DY — Dycom Industries, Inc.
NYSE
Q1 2027 Earnings Call Summary
May 27, 2026
Summary of Dycom Industries Inc. Q1 2027 Earnings Call
1. Key Financial Results and Metrics
- Total Revenues: $1.965 billion, up 56% year-over-year, exceeding expectations.
- Organic Growth: 25%.
- Adjusted EBITDA: $262.5 million, a 75% increase, with an adjusted EBITDA margin of 13.4%, up 141 basis points.
- Adjusted Diluted EPS: $4.42, an 85% increase from Q1 FY 26.
- Backlog: Reached a record $11.9 billion, growing 25% sequentially, with a book-to-bill ratio of 2.2x.
- Cash and Equivalents: $538.8 million, total liquidity over $1.28 billion.
- Days Sales Outstanding (DSO): Improved to 96 days, a reduction of 15 days year-over-year.
2. Strategic Updates and Business Highlights
- Acquisition: Announced a definitive agreement to acquire National Technology Integrators (NTI), enhancing capabilities in low-voltage engineering and construction, particularly in the data center sector.
- Communications Segment: Revenue grew 25% year-over-year, driven by fiber-to-the-home builds and expansion into new geographies.
- Building Systems Segment: Generated $395 million in revenue with an adjusted EBITDA margin of 17.7%, exceeding internal projections.
- Workforce Development: Added 37 employees in Q1 to support growth, with ongoing investments in training and talent development.

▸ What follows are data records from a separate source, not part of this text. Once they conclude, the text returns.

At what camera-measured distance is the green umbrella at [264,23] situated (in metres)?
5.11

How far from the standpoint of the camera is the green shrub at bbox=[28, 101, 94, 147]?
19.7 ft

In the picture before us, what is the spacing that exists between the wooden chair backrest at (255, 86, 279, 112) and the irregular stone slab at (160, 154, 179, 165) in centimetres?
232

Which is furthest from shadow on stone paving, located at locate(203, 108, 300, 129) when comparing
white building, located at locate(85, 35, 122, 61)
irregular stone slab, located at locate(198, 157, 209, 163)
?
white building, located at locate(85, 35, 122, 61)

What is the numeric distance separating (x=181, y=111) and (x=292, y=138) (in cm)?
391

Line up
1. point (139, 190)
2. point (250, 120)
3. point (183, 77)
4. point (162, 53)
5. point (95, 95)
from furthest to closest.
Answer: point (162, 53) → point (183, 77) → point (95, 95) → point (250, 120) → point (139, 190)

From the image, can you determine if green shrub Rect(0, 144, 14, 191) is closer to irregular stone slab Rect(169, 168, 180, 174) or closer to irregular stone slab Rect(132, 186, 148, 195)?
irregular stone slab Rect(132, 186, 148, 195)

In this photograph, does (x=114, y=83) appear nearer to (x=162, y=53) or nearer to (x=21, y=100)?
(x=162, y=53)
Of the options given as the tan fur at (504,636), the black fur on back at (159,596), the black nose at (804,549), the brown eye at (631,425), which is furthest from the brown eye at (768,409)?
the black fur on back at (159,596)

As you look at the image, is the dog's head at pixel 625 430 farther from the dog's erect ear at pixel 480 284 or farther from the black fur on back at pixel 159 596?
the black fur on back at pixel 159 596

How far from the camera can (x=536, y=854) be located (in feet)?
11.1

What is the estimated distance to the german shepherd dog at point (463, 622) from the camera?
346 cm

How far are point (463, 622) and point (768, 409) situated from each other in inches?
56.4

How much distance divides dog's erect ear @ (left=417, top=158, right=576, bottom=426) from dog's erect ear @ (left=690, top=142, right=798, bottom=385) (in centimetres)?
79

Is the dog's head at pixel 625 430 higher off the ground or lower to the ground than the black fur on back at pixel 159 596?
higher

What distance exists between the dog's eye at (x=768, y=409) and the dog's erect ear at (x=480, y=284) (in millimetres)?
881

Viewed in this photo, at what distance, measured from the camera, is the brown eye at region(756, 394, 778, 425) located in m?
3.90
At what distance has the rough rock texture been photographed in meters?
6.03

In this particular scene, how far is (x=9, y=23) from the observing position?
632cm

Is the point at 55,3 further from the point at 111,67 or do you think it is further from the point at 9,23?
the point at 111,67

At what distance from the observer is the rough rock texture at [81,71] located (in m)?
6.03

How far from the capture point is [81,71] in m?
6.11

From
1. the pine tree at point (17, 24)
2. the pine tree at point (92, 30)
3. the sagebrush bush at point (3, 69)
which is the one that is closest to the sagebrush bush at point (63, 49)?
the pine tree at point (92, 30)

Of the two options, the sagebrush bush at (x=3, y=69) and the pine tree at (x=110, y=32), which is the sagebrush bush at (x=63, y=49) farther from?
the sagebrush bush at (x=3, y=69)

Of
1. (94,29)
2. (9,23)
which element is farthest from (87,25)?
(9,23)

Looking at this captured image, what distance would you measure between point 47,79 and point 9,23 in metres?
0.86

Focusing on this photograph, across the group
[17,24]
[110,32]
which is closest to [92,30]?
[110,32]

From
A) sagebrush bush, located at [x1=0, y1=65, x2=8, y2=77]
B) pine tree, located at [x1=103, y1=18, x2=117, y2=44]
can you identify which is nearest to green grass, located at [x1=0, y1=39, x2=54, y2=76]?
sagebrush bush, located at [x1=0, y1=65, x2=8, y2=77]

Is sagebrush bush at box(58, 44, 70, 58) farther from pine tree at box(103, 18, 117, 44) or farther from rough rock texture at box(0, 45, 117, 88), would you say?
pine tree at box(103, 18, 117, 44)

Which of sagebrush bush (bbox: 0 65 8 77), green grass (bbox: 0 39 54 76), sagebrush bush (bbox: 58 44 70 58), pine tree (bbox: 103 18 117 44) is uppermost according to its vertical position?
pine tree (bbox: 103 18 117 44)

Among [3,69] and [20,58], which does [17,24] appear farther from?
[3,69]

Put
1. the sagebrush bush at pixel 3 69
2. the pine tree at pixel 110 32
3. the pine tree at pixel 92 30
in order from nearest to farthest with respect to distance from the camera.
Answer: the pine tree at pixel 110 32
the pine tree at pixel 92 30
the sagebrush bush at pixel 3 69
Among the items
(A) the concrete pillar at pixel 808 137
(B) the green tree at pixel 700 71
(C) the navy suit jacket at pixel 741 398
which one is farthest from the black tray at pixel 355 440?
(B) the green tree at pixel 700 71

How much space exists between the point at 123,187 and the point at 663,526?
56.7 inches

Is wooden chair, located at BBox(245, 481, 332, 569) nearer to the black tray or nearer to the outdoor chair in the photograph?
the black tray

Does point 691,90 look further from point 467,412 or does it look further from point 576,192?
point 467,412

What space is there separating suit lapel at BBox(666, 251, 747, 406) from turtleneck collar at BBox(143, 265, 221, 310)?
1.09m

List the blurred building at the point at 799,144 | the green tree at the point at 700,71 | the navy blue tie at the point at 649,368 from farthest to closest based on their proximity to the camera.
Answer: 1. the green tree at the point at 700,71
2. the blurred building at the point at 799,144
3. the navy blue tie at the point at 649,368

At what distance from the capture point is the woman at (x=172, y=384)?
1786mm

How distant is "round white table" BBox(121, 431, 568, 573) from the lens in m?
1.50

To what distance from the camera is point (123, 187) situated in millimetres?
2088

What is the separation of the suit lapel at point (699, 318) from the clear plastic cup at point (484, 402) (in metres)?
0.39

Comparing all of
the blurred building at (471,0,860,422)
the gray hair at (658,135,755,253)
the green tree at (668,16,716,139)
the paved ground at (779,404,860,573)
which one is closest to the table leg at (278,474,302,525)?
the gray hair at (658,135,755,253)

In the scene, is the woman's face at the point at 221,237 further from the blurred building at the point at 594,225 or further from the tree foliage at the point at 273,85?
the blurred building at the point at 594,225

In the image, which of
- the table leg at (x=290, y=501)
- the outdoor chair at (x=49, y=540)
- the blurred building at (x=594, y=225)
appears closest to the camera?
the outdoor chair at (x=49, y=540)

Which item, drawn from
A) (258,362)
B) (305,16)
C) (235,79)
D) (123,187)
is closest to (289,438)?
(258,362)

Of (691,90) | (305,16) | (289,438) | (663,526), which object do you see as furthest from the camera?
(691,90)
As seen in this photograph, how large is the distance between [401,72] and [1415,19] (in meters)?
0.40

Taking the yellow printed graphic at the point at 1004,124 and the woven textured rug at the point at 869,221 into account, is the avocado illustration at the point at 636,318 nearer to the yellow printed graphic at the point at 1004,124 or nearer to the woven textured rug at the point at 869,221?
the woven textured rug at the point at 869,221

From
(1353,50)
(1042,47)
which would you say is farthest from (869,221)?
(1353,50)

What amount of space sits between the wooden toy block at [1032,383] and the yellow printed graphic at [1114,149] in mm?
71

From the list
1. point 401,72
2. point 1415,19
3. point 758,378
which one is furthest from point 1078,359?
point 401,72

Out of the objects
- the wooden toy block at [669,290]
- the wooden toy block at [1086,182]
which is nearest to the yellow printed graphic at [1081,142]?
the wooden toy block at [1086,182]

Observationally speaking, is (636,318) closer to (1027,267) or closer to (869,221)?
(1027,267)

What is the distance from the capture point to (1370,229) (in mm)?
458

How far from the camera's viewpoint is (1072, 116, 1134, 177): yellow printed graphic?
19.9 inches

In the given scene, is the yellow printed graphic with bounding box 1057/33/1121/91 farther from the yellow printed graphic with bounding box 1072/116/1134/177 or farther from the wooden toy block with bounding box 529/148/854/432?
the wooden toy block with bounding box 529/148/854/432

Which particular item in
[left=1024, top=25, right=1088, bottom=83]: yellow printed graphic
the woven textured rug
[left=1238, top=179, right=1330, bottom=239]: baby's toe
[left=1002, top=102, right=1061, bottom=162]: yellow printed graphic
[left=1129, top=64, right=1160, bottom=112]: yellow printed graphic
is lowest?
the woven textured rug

- Long-term Contracts: Customers are extending contract durations to secure skilled labor, indicating a strategic shift towards multi-year planning.
3. Forward Guidance and Outlook
- Fiscal 2027 Revenue Guidance: Increased to a range of $7.38 billion to $7.65 billion, representing a 38% growth at the midpoint, with 14% organic growth.
- Q2 Fiscal 2027 Expectations: Projected total contract revenues of $1.94 billion to $2.01 billion, adjusted EBITDA of $284 million to $303 million, and adjusted diluted EPS of $4.40 to $4.82.
- Building Systems Segment Outlook: Expected to maintain high teens adjusted EBITDA margin throughout the year.
4. Bad News, Challenges, or Points of Concern
- Market Conditions: Some projects are being passed on due to low bid pricing, indicating a selective approach to contracts that may limit potential revenue.
- Cost Inflation: Rising costs, particularly in fuel, are being monitored closely, although the company has strategies in place to mitigate these impacts.
- Long-Haul and Middle-Mile Projects: While demand is growing, these projects are still in early stages and may not ramp up as quickly as fiber-to-the-home initiatives.
5. Notable Q&A Insights
- Customer Overlap with NTI: There is significant synergy potential between NTI and existing segments, particularly with Power Solutions, which could enhance cross-selling opportunities.
- Revenue Growth Drivers: The majority of the improved outlook for the communications segment is attributed to fiber-to-the-home projects, with long-haul and middle-mile contributions expected to ramp up in future years.
- Leverage Discipline: The company remains committed to maintaining a responsible leverage strategy while exploring further acquisition opportunities.
- Sustainability of DSOs: The improvement in DSOs is seen as sustainable, reflecting effective management across both business segments.
Overall, Dycom Industries demonstrated strong financial performance in Q1 2027, with significant growth driven by strategic initiatives and a favorable market environment, while also navigating challenges related to cost pressures and selective project bidding.